Because everything is visibly partisan today, when we use the term activist journalism, we aren’t referring to some cause significant to the journalist as an individual, but a cause that the journalist undertakes on behalf of the sea of his society that subscribes to it. In other words, activism denotes a social movement that will be carried on with or without the one individual. So here we may have networks composed of talking heads that parrot the party-line narrative dictated by those that pay their salaries, or ideologues that care more about their cause rather than the often inconvenient truth. A recent example is the New York Times’ confirmation, 17 months later, that the “Hunter Biden laptop story” was real, after legacy media initially dismissed it as “Russian disinformation,” in tandem voices so harmonious that anyone might suspiciously wonder if they were coordinated.
The prognosis to these inherent issues of journalism, that of allowing bias to prevent the honest act of journaling, is not to wave the wand of rhetoric and reassert its noble pursuit: “to tell the truth and be objective.” This is futile and says nothing. That ideal, if ever once really alive, should be a given, but it cannot exist on its own—it barely exists by itself. There must be recognition of the inherent issue of bias as explicated above and how easily corruptible reporting may become. We must be aware of the fact that we will never be able to be truly objective, but also respond to that fact appropriately, as it does not give us a license to forget about objectivity completely. Consider sociologist Clifford Geertz:
“I have never been impressed by the argument that as complete objectivity is impossible (as of course it is)… one might as well let one’s sentiments run loose…That is like saying that, as a perfectly aseptic environment is impossible, one might as well conduct surgery in a sewer.”
The press needs to do a better job communicating, not with disregard to politics, but in explication of it, clearly situating us within the political conversation. This can be done with fair commentaries that are able to provide the dialogue for the conversation and with the journalist himself genuinely presenting the arguments and issues under concern by putting the noble pursuit that journalism demands over himself—a feat that is not perfect, nor ever will be, but which can be managed in a way that does not aggravate already divisive issues.

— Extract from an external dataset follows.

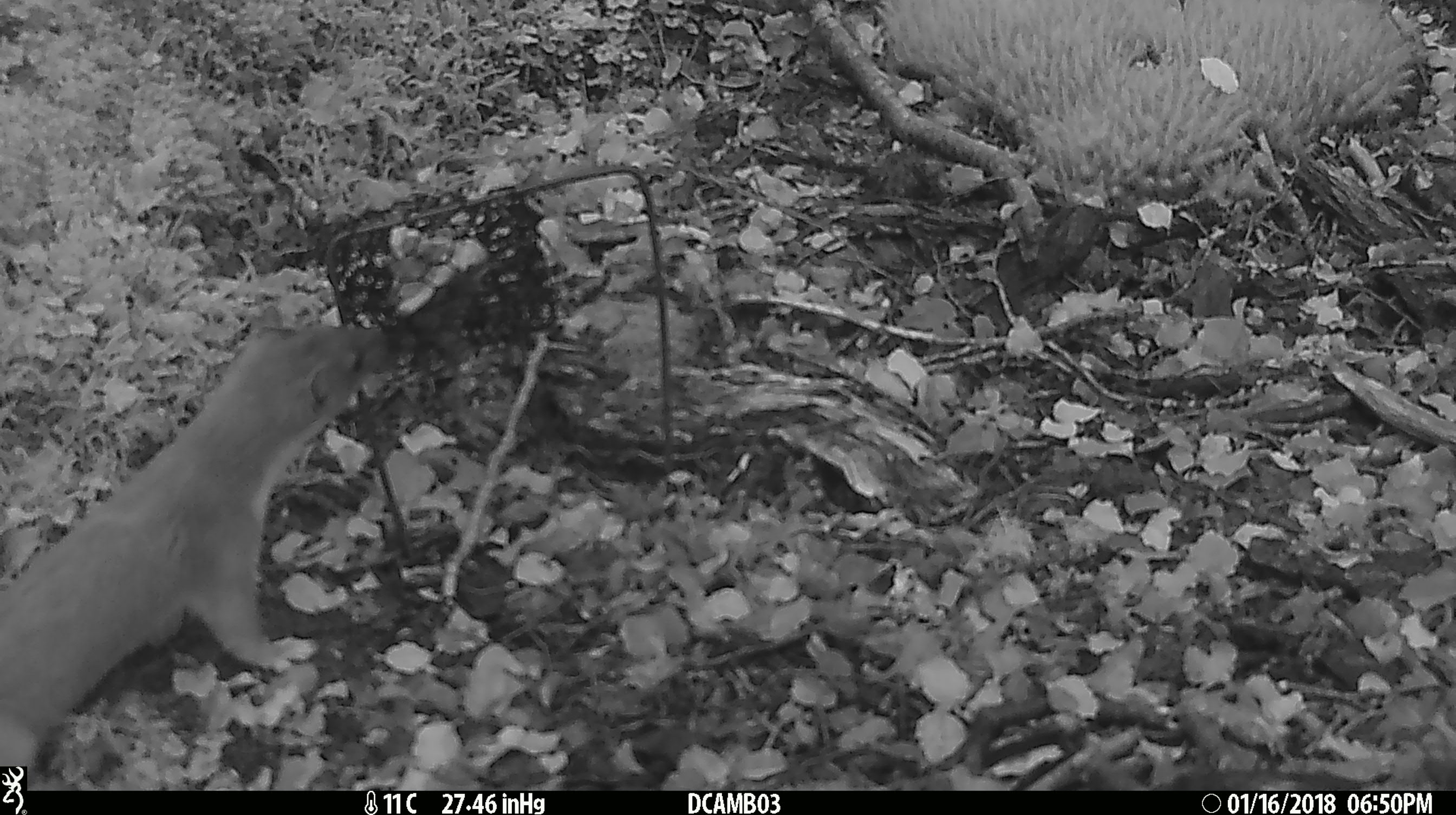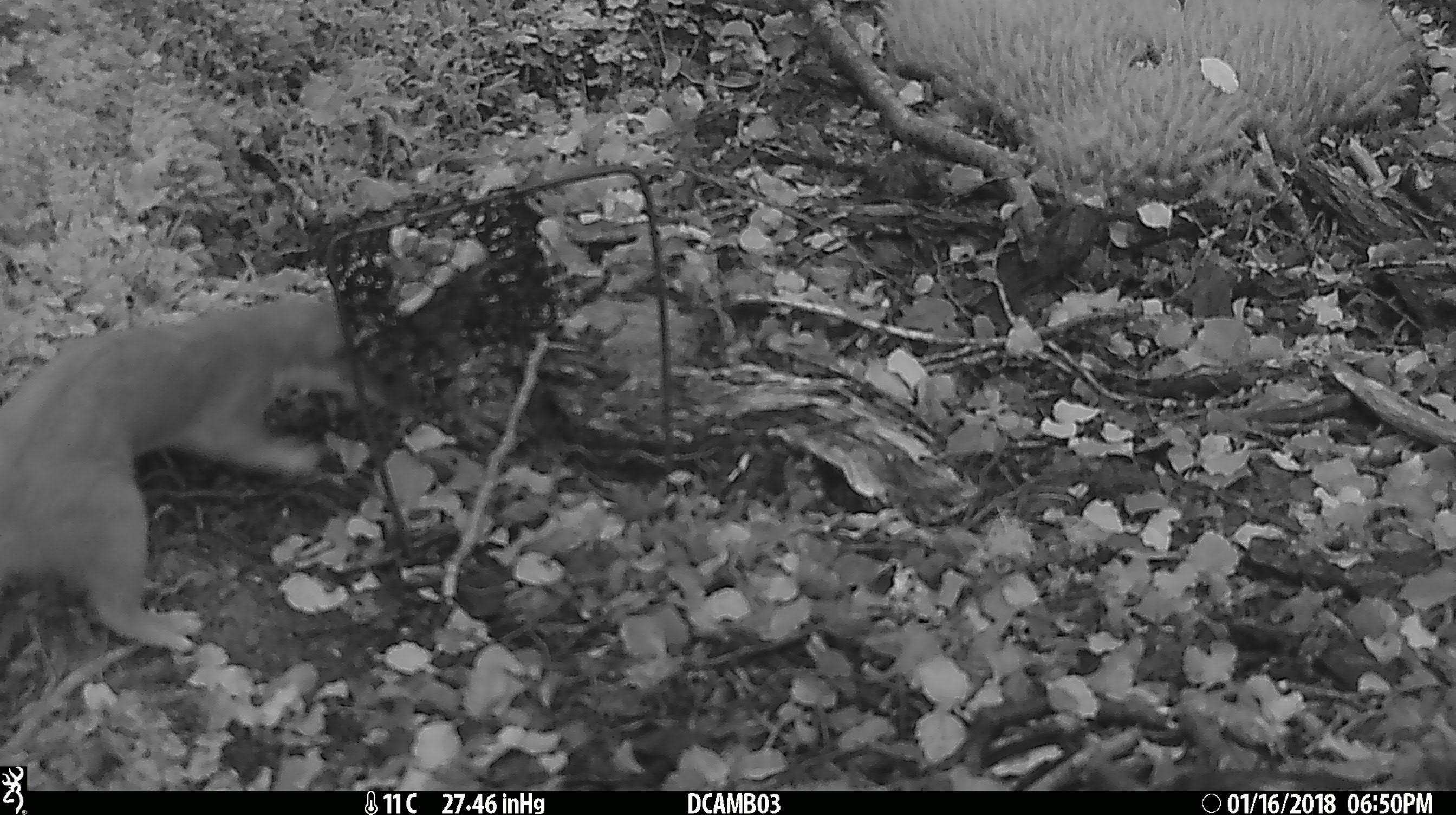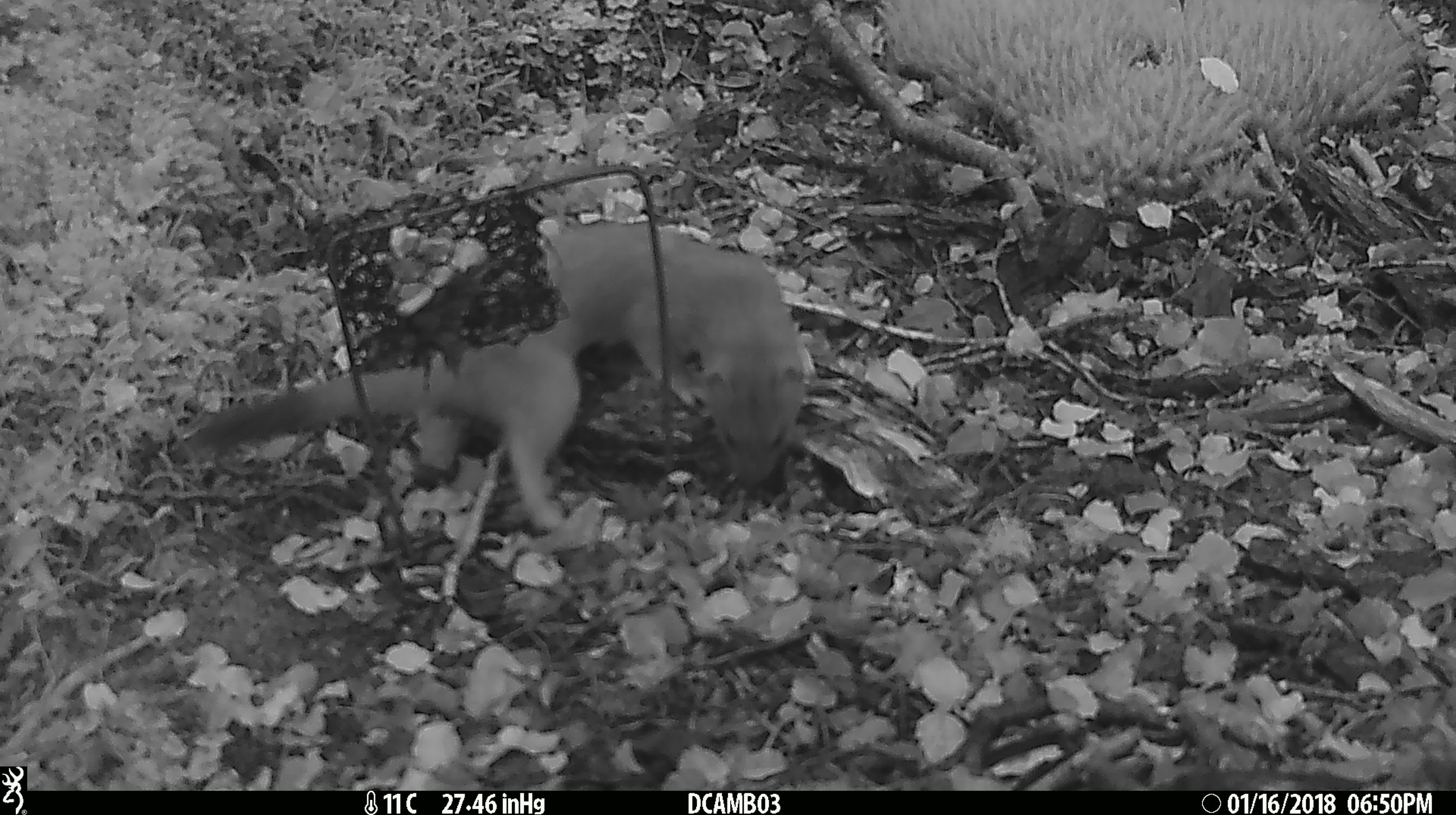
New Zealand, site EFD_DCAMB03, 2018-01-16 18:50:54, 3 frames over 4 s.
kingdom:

So when a story is dismissed as “Russian disinformation” without evidence and the perspective that one adds is nothing more than reiteration of a prevailing narrative that must be pushed out lest the ’cause’ die, then the journalist is prioritizing ’cause’ over himself, the sea of his society over the duty of his profession. The very least he could do in any situation is to admit where he stands. Readers and viewers deserve that, at minimum, do they not?
Because the press has lost the ability, or maybe desire, to report without team preference, it has become the communicative means of ideology. A precarious situation we’ve found ourselves in. And evermore precarious if we are not careful.